GIVEN REQUEST: Rewrite the stretch from the line containing "How far from" through the line containing "Between select_region(168, 132, 194, 174): bmw", replacing "photographic viewpoint" with "camera" and leaving everything else unchanged.

ENTRIES PROVIDED:
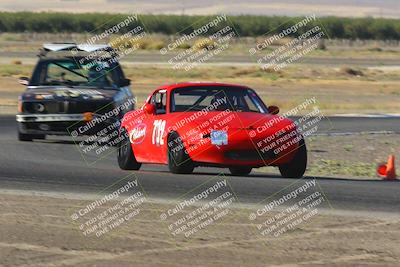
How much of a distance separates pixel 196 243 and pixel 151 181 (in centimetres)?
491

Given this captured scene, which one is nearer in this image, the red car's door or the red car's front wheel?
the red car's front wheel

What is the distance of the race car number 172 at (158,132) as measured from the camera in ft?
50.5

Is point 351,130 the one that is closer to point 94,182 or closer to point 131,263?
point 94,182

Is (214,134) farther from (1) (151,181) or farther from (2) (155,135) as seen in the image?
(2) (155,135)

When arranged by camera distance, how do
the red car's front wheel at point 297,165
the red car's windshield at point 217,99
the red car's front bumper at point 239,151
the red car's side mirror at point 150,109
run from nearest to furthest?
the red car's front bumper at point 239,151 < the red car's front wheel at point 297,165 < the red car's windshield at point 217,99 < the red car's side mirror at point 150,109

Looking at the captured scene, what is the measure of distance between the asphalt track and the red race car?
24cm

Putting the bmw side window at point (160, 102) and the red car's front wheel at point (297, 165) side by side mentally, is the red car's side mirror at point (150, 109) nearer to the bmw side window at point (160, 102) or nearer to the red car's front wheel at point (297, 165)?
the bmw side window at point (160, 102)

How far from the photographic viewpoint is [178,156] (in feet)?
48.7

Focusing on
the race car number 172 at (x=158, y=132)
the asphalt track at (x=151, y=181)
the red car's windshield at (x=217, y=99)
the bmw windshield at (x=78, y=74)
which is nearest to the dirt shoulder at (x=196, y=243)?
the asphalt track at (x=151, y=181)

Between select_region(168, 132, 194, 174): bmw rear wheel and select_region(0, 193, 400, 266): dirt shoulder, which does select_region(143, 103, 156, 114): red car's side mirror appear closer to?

--

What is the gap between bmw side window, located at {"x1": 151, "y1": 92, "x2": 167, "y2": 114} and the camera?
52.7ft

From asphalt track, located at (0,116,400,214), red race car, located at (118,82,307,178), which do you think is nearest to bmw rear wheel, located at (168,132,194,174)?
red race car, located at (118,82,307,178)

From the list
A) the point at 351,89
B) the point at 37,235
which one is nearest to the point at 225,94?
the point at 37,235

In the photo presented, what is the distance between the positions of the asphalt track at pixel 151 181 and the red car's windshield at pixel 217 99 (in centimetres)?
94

---

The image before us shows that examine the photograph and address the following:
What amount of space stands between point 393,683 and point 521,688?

ANSWER TO THIS EXERCISE:
How far from the camera is [178,156] (in feet)?
48.7

Focusing on
the race car number 172 at (x=158, y=132)
the asphalt track at (x=151, y=181)
the red car's windshield at (x=217, y=99)
the bmw windshield at (x=78, y=74)
which is nearest to the dirt shoulder at (x=196, y=243)?
the asphalt track at (x=151, y=181)

Between select_region(168, 132, 194, 174): bmw rear wheel and select_region(0, 193, 400, 266): dirt shoulder, which does select_region(143, 103, 156, 114): red car's side mirror appear closer to?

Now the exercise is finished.